-- DOCUMENT SEGMENT follows --
Figure 8. Comparison of CSRnc transcription in healthy tissue and its tumoral counterpart. Violin plots of the average log2RPKM distribution in healthy tissue (blue) in comparison with its cancer tissue counterpart (purple). Violin area are not scaled to sample count. Median (black dot) and quartiles are shown for each violin. Dashed black line marks the mean average log2RPKM (2.65). A reduction of CSRnc transcription in tumors was observed in (A–E). An increase of CSRnc transcription in tumors vs. healthy tissue was observed in (G–K). Some types of kidney cancers and melanomas showed an opposite patterns regarding the healthy tissue counterpart (F,L). The conducted statistical test were Wilcoxon rank sum test with continuity correction for two-sample comparisons, and Kruskal-Wallis test with post hoc Dunn's test correction for multiple comparisons.
The correlation between CSRnc and CH transcription (Figure S5) suggests that as for healthy tissues, CSRnc transcription derives from tertiary lymphoid infiltrates resulting from tumor-associated inflammation and the corresponding mucosal associated lymphoid tissues (42). To address this question, we analyzed CSRnc transcription in a wide variety of tumor-derived cell lines in SRA. The majority of the representative tumor derived cell lines tested (i.e., lung cancer A549 cells, breast cancer MCF-7 cells, and colon cancer HCT116 cells) were depleted in samples expressing CSRnc RNA (Table S2), indicating that CSRnc transcription in cancer derives from infiltrating B cells, and not the neoplastic cells per se. Nevertheless, using this approach, CSRnc transcription in cancer cells in situ cannot be ruled out.
CSRnc Transcription is Altered in Certain Infectious Conditions and a Iδ-iα2 Transcriptional Signature is Associated With Pediatric Crohn's Disease With Deep Ulceration
The SRA dataset represents the most diverse collection of data regarding methodological approaches and subjects of interest and represents a useful source of data related to diverse malignancies, as well as, infectious and non-infectious inflammatory pathology. Using MetaSRA Disease Ontology annotations (16), we identified significant enrichment of acute AML, breast, and lung cancers in SRA samples with CRSnc transcription, confirming our observations derived from TCGA data analysis.
-- DOCUMENT SEGMENT concluded --
-- EXTRACTED MATERIAL follows --
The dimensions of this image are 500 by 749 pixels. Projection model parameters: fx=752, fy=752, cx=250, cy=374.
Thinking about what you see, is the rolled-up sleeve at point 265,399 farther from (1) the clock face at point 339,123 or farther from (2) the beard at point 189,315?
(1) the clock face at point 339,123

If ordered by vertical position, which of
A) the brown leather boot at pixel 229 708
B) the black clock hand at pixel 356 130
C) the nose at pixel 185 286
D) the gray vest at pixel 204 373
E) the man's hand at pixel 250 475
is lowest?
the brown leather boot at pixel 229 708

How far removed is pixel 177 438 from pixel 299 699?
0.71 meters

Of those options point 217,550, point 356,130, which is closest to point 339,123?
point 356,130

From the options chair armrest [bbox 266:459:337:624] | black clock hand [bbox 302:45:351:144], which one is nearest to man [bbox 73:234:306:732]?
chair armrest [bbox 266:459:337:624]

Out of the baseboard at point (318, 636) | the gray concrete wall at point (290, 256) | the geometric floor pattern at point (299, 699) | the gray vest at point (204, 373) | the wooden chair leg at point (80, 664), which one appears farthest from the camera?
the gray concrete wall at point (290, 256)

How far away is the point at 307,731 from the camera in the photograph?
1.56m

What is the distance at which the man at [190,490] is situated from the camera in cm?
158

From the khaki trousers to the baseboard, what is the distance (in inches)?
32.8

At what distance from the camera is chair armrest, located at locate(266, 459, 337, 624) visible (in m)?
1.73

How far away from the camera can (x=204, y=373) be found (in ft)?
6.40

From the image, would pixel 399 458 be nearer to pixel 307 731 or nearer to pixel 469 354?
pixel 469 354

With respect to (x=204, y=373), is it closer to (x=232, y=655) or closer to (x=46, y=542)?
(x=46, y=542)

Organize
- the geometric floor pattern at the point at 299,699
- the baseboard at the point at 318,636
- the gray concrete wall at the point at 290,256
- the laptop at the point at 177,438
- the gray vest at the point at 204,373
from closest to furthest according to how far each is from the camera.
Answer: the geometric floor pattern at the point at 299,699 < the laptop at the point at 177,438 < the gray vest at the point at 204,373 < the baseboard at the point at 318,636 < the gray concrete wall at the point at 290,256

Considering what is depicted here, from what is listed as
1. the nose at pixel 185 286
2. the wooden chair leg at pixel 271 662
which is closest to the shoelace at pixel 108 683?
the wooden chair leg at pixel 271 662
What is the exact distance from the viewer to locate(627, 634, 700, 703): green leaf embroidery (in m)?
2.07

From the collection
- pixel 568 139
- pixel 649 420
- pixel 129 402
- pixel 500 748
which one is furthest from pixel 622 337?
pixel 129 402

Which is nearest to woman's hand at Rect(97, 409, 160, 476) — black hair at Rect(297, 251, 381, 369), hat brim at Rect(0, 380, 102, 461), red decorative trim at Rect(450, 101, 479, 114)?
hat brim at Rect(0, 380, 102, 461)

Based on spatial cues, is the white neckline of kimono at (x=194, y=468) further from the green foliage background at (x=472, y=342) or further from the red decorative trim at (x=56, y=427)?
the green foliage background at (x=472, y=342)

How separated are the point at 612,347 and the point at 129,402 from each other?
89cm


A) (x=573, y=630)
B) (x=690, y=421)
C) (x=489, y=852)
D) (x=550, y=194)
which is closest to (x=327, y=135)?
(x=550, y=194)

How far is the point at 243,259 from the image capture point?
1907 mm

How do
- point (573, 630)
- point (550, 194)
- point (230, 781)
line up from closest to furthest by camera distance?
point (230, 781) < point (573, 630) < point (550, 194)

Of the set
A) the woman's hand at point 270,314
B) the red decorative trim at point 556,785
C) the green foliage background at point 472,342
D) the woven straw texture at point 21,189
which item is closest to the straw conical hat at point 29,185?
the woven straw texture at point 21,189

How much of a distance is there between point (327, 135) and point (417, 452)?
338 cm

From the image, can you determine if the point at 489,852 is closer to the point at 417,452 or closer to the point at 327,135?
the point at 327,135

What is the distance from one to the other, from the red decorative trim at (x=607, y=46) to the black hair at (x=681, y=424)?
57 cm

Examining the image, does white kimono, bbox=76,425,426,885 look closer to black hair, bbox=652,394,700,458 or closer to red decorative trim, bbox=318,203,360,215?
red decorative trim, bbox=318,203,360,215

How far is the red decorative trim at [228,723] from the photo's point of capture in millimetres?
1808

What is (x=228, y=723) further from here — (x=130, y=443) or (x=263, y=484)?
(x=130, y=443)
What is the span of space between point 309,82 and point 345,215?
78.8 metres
-- EXTRACTED MATERIAL concluded --
-- EXTRACTED MATERIAL follows --
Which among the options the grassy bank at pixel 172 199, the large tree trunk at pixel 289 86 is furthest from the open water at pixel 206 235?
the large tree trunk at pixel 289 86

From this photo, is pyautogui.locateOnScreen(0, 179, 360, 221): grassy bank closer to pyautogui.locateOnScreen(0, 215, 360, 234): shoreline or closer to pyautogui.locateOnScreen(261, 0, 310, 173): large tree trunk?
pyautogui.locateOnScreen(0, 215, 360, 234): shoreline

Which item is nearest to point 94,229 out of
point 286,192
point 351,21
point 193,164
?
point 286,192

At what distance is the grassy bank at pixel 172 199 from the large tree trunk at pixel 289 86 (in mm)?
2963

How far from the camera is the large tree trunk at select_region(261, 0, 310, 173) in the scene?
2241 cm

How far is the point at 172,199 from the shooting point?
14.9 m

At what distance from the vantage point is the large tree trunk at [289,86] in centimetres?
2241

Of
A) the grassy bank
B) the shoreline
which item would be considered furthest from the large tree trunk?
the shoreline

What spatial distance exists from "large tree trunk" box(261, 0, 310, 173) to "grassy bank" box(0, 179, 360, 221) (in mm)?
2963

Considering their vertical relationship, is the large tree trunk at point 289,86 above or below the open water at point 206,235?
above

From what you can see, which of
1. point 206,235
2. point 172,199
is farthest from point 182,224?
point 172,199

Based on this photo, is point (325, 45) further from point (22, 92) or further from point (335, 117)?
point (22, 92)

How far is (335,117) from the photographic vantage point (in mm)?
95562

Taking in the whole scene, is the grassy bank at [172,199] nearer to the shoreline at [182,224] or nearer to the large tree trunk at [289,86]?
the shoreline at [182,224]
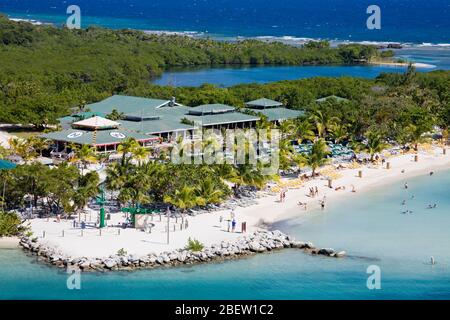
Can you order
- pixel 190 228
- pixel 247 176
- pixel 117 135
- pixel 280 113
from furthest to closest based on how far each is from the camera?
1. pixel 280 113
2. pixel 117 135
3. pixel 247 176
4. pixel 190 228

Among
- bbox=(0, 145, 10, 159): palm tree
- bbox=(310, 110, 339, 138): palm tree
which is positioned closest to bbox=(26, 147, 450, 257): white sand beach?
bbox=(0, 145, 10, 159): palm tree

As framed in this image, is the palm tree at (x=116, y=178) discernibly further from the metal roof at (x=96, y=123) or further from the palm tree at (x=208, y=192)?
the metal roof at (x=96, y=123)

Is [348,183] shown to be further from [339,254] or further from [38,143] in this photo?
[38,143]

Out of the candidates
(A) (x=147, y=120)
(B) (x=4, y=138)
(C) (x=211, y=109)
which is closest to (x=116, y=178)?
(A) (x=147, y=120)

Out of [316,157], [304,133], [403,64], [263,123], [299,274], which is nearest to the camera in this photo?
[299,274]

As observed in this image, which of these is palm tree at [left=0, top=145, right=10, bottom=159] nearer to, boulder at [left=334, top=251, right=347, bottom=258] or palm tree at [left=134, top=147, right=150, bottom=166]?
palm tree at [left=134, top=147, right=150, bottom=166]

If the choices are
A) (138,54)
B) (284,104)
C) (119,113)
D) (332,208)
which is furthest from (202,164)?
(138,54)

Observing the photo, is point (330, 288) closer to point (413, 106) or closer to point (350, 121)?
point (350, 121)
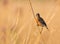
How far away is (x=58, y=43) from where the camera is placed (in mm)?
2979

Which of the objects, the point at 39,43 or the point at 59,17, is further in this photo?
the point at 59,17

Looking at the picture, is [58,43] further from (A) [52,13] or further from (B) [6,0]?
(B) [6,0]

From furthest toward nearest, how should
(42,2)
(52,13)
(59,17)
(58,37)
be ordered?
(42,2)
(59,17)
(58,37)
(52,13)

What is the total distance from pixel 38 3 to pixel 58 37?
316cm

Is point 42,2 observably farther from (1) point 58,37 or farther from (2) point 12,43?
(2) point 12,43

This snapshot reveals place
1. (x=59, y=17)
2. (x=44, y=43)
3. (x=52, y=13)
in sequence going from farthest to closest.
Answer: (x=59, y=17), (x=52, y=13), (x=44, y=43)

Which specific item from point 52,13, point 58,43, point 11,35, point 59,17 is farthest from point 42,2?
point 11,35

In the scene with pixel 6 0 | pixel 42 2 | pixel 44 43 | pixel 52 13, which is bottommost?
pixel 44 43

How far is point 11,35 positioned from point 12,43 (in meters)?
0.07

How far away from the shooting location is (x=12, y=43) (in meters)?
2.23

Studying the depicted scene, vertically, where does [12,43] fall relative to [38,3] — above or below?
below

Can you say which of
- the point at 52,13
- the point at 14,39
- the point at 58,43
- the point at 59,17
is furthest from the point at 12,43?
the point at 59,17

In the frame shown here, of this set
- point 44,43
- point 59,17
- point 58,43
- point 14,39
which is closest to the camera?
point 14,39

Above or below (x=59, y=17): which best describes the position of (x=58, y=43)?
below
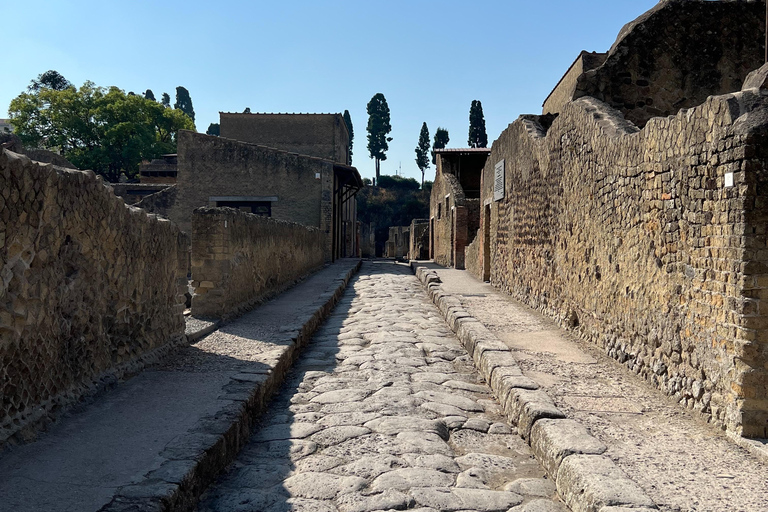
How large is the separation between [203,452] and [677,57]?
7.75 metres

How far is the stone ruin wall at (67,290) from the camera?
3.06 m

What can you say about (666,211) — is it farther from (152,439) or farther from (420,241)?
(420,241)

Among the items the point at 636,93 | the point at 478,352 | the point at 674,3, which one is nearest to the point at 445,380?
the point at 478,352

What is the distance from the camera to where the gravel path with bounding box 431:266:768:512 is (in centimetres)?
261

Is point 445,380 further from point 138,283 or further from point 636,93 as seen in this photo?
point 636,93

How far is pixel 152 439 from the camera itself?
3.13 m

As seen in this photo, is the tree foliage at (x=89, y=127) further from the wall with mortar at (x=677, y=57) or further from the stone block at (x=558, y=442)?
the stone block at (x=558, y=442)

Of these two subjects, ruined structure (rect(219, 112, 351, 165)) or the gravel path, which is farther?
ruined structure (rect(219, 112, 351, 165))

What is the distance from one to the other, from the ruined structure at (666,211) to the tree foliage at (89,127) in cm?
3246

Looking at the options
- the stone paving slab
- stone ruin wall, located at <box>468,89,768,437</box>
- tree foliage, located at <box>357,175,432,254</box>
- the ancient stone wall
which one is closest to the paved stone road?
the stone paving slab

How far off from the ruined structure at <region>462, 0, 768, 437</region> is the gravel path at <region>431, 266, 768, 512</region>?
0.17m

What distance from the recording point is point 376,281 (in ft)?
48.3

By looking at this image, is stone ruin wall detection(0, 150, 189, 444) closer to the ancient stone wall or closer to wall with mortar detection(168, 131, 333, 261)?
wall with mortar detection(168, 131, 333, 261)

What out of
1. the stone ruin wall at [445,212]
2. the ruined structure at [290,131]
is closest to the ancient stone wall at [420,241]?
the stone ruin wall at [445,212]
-- EXTRACTED MATERIAL concluded --
* [BRIEF]: Rewrite the CSRnc transcription passage starting with "The correlation between" and going on through "be ruled out.", swapping "infiltrating B cells" for "infiltrating lymphocytes". The items come from a source other than the text.

* [RESULT FOR THIS TASK]:
The correlation between CSRnc and CH transcription (Figure S5) suggests that as for healthy tissues, CSRnc transcription derives from tertiary lymphoid infiltrates resulting from tumor-associated inflammation and the corresponding mucosal associated lymphoid tissues (42). To address this question, we analyzed CSRnc transcription in a wide variety of tumor-derived cell lines in SRA. The majority of the representative tumor derived cell lines tested (i.e., lung cancer A549 cells, breast cancer MCF-7 cells, and colon cancer HCT116 cells) were depleted in samples expressing CSRnc RNA (Table S2), indicating that CSRnc transcription in cancer derives from infiltrating lymphocytes, and not the neoplastic cells per se. Nevertheless, using this approach, CSRnc transcription in cancer cells in situ cannot be ruled out.